San Francisco Chronicle - The Voice of the West, 901 Mission Street, San Francisco, CA 94119 - Friday, May 10, 1996, Page A1
David Perlman, Chronicle Science Editor
Their finding comes after a 10- year search for the elusive "co-factors" that scientists have believed must exist for HIV, the virus that causes AIDS, to fuse with the specialized cells it invades to cause disease.
Because of the protein's function, it has been named "fusin." It is probably the first detected of several molecules that enable HIV to invade other immune system cells, as well as cells in the brain and the intestines, scientists said.

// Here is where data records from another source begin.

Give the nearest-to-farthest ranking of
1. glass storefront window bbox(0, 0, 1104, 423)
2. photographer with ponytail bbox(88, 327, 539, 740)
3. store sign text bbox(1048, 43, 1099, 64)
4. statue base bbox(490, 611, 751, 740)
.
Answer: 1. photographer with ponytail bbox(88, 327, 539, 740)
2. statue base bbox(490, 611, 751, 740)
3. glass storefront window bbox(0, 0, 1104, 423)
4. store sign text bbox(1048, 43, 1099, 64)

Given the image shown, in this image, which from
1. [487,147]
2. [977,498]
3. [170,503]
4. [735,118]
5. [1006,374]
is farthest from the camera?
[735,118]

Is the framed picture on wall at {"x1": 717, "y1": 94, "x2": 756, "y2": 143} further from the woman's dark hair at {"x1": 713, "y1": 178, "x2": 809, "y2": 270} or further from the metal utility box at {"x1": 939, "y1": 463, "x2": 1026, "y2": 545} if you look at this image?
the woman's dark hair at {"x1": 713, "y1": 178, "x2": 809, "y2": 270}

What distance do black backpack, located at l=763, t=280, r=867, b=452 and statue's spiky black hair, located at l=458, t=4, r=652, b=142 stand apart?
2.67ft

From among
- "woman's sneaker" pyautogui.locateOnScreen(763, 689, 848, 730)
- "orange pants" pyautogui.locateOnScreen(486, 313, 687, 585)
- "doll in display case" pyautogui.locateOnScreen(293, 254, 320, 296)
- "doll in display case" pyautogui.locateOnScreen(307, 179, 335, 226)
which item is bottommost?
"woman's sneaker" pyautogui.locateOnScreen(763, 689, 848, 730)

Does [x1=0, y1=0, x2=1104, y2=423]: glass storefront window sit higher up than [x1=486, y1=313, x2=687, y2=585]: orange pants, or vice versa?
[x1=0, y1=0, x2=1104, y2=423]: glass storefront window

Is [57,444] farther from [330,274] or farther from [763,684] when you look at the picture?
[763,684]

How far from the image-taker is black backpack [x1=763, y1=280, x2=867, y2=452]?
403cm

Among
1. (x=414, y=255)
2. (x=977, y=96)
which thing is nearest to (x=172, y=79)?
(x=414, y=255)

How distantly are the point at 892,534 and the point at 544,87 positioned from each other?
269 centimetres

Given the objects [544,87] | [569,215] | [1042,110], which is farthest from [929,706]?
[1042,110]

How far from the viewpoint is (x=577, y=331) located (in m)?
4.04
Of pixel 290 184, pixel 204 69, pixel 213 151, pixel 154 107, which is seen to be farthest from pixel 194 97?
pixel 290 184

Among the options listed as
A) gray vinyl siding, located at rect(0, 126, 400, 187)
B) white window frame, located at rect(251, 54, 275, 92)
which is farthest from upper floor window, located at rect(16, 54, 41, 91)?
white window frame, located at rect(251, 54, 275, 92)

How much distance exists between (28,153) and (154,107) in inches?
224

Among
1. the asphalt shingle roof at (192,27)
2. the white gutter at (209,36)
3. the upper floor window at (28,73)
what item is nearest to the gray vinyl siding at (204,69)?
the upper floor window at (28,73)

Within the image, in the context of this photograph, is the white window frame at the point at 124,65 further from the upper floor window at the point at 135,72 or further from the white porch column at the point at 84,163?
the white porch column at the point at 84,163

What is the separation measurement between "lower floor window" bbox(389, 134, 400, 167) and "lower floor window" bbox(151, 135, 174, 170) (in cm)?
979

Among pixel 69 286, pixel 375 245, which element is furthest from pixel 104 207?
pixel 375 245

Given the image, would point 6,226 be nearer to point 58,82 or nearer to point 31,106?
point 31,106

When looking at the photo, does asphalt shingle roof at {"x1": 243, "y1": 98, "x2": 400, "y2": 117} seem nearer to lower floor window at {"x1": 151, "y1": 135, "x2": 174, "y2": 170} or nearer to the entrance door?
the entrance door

And although the research is only beginning -- as the research team leader acknowledged yesterday -- other scientists hailed the discovery as one of the most important since the AIDS virus was first isolated a dozen years ago, and one that could potentially be used to work on new drugs and vaccines for fighting HIV infection.
The finding is being reported today in the journal Science by Edward A. Berger and a team at the National Institutes of Allergy and Infectious Diseases in Bethesda, Md., where much of the government's AIDS research is conducted.
"There has been a long and frustrating search for a co-factor in AIDS, with many ups and downs, but this looks like the real McCoy, and it's a very important finding," said Dr. Warner C. Greene, director of the Gladstone Institute of Virology at the University of California at San Francisco.
Said Dr. Paul Volberding, director of UCSF's AIDS services at San Francisco General Hospital, "It could very well give us another new weapon to prevent the AIDS virus from attaching to cells of the immune system, and it offers great scientific insight into how the AIDS virus works to cause disease."
Since HIV was discovered in 1984, scientists have known that a protein molecule called CD4, which is found on the surface membrane of some immune system cells, acts as the primary receptor for HIV. But they also believed that some other unknown factor was essential for the virus to penetrate the cell, and scientists began seeking it a decade ago.
Recent research has indicated that the mystery factor is a second receptor, and Berger and his laboratory colleagues began their own hunt for it six years ago.
"It took us almost the full six years to figure out what questions we needed to ask and how we might answer them," Berger said in an interview yesterday. "But once we figured out what to do, it took us only three months to get the answer we now call fusin."
To Greene at the Gladstone Institute, the discovery of fusin opens up three vitally important possibilities:
-- It promises to explain for the first time precisely how HIV infects the CD4 cells of the immune system, and how -- if other variants of the fusin molecule are found -- the virus can also invade other white blood cells called macrophages that act as long-term reservoirs for HIV. Still other fusins, in fact, may be involved when HIV invades certain cells in the brain and intestines, Greene said. -- The fusin molecules could also lead the way to an entirely new class of AIDS drugs -- or perhaps even vaccines -- that would be designed to block the fusins and thereby prevent the AIDS virus from invading the cells it now infects. -- Finally, there are strong hopes that scientists will be able to create a true animal model for AIDS.
By genetically engineering rabbits to carry fusins in their bodies, as Berger suggested, it should be possible to infect them with HIV and have them develop AIDS. Until now, scientists searching for an animal model for AIDS have had to content themselves with research on monkeys and simian AIDS, caused by the virus SIV, which is similar to HIV in some respects but is different in important ways. Meanwhile, at least two other laboratories have confirmed Berger's discovery. Berger told The Chronicle yesterday that his own laboratory is also on the hunt for at least one more fusin molecule that probably serves as a crucial "co-receptor" when HIV invades other immune system cells.
"Right now, we're really at the beginning of all this," Berger said, "and because we already know that the fusins are one of a huge family of proteins, they are going to provide a lot of new insights into how HIV causes disease."
At least some of those insights may already be within reach, many scientists now speculate. For example, some people carry the AIDS virus for many years without showing any signs of disease. There are also a small number of people who are known to engage in extremely risky sexual behavior, yet have never tested positive for the AIDS virus.
It may well be that the fusins are either missing or inactive in such people -- and research that solves those mysteries could provide clues for thwarting the HIV virus.
In a statement, leading AIDS researcher Dr. Anthony Fauci, who heads the agency where Berger works, said: "This is a very important study. The findings provide new insights into the mechanisms of HIV's entry into cells, and further elucidate our understanding of the pathogenesis of HIV disease."